#### Document segment:
Segment Open
And at school, it troubled her to not eat the same things as school friends.

“I didn’t get to eat the pink fluffy cupcakes with the sprinkles one Valentine’s Day. I had brought my own brown cupcake from home,” she recalls. “My grandma would always make me a chocolate cupcake. I realize now that my grandma’s cupcakes were a lot better than those store-bought cupcakes. Back then, I just wanted to be like everyone else.”

As time passed, food allergy awareness grew, going to a restaurant got easier, as did traveling.

“As I got older, I realized not eating the same food as everyone was a choice between that food and my own safety,” she adds. “I’m so thankful for my family - especially my mom. Peanut allergy was a burden for me when I was younger. Now, it’s just another thing about me that makes me more interesting. As the world has gotten more experience with food allergies, it has become less of a burden.”

Then her mom Maria Acebal, the former CEO of the Food Allergy & Anaphylaxis Network, learned about a clinical trial for an oral immunotherapy for peanut allergy that aimed to calm the trial participants’ immune systems so they wouldn’t go into hyperdrive after peanut exposure. Acebal found trial sites in New York and Baltimore, but the travel was daunting. She emailed Hemant Sharma, M.D., M.H.S., at Children’s National, to see if he knew about a trial that was closer.

As luck had it, Children’s National was one of the sites recruiting patients.

A couple weeks later, Nina was seen at the clinic and ate one-half milligram (mg) of peanut protein, then 1 mg, then 3 mg, then 6 mg. She reacted to 6 mg, which is the equivalent of 1/50 of a peanut and developed wheezing and a facial rash that was treated with an epinephrine auto-injector. She qualified for the clinical trial, and every two weeks they increased the dosage of the peanut powder, going from 3 mg at the beginning and rising to 300 mg - the equivalent of one peanut - by December 2018. She’s been eating a controlled dosage of 300 mg since that time, disguising the taste by mixing the powder into ice cream or a smoothie.

“The best I can describe is it tastes like cardboard,” Nina says. “It’s not fun eating, but my little skin test allergy prick before used to be a ginormous bump on my wrist or back. Now, it’s a lot smaller.”

When she has reactions now, which occur rarely, there is much less drama - apart from May 2018. That day, she changed the timing of her dose, taking it a little earlier in the day. Then she walked a few leisurely blocks to pick up her little brother at school and ended up needing an ambulance transport and two doses of epinephrine administered at the school.
Segment Closed
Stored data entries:
Segment Open
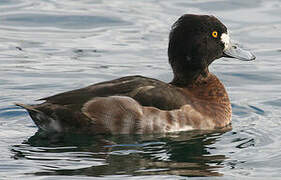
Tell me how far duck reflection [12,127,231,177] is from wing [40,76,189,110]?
0.39m

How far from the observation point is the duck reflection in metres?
7.21

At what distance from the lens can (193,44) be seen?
30.6 feet

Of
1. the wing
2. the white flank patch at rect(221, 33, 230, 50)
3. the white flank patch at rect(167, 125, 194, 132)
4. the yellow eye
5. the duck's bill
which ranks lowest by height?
the white flank patch at rect(167, 125, 194, 132)

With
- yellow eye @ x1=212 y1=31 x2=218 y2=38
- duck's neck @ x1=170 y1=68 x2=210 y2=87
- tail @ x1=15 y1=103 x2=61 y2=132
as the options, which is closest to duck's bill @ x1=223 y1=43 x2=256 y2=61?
yellow eye @ x1=212 y1=31 x2=218 y2=38

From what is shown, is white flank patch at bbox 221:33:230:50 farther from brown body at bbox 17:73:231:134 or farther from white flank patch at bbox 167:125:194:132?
white flank patch at bbox 167:125:194:132

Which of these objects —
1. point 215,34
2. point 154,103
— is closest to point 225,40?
point 215,34

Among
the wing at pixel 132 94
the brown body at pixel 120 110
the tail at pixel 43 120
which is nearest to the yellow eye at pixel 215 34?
the brown body at pixel 120 110

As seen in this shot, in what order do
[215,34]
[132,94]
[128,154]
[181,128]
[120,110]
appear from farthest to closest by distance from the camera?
[215,34] → [181,128] → [132,94] → [120,110] → [128,154]

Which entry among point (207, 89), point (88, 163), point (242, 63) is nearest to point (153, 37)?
point (242, 63)

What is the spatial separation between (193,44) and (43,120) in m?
2.15

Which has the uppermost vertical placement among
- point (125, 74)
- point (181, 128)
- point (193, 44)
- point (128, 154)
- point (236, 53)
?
point (193, 44)

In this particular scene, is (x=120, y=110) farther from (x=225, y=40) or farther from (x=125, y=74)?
(x=125, y=74)

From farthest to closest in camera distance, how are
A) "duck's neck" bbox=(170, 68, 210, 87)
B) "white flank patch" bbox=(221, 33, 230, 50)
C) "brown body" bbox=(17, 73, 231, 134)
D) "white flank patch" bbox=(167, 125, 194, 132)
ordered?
"white flank patch" bbox=(221, 33, 230, 50), "duck's neck" bbox=(170, 68, 210, 87), "white flank patch" bbox=(167, 125, 194, 132), "brown body" bbox=(17, 73, 231, 134)

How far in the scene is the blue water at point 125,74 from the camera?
7434mm
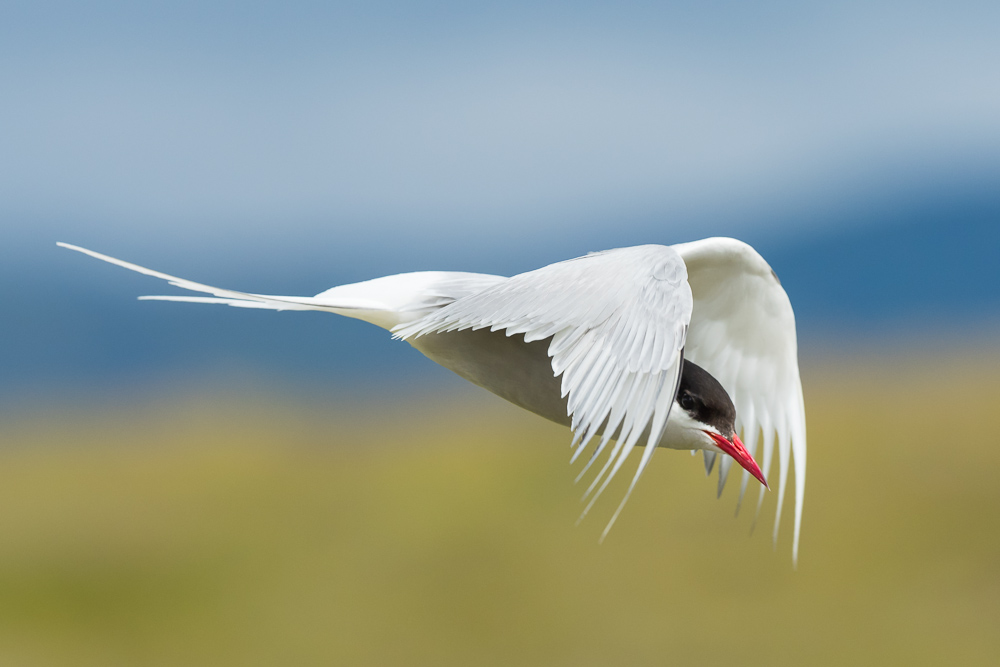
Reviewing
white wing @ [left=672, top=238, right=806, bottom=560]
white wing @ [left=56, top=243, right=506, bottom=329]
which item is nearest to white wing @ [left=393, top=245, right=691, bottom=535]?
white wing @ [left=56, top=243, right=506, bottom=329]

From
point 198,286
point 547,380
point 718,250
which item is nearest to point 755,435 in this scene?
point 718,250

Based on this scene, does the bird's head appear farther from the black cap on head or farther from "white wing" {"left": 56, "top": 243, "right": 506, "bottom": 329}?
"white wing" {"left": 56, "top": 243, "right": 506, "bottom": 329}

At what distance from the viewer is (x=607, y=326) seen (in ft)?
4.29

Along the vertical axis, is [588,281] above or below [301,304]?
above

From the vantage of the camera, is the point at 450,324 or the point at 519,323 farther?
the point at 450,324

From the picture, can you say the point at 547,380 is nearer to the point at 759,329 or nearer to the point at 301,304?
the point at 301,304

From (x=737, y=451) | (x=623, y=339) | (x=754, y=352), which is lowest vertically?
(x=737, y=451)

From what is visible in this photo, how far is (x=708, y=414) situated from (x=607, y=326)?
35 cm

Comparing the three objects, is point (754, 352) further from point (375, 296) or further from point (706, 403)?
point (375, 296)

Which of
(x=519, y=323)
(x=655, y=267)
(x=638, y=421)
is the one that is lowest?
(x=638, y=421)

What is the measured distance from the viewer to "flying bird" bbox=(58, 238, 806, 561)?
1.23 meters

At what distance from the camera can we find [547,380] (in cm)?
161

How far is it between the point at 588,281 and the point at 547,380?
0.25 m

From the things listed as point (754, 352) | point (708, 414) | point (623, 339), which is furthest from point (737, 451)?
point (754, 352)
Segment Closed
#### What you will do:
[A] In the peanut allergy text, list in order the amounts of peanut protein Nina ate when she was seen at the clinic.
[B] Extend the peanut allergy text from its last sentence.

#### Answers per task:
[A] One-half milligram, 1 mg, 3 mg, 6 mg

[B]
Nina visits Germany

Clinical trial participants are not allowed to shower with hot water after a dose, because it could trigger a reaction, as can exercising after a dose.

Despite those minor downsides, Nina was so impressed with how the experimental immunotherapy has changed her life that she testified during a mid-September 2019 public hearing in favor of the Food and Drug Administration approving it.

“Peanuts are not on my mind as much. I wouldn’t say I was ever in constant worry. I always had it in the back of my head to not go into restaurants that had peanuts on the floor. Even people you kiss, you have to make sure they haven’t eaten peanuts in a long time.”

For the first time, she can eat Nestlé Toll House cookie dough (by the tub). In fact, she now can eat any item that has a “may contain” peanut products warning, the same type of food that triggered an overnight hospital stay a dozen years ago when she was a preschooler.

“As I get older, I don’t want my peanut allergy to stop me,” says Nina, a competitive swimmer.

So, she and her mom have been taking outings, scouting out campuses where she might attend college to study medicine. Nina took a school trip to India, traveling to New Delhi and Dharamshala, bringing back big red passport stamps that cover half the page, while remaining adherent to the clinical trial protocol.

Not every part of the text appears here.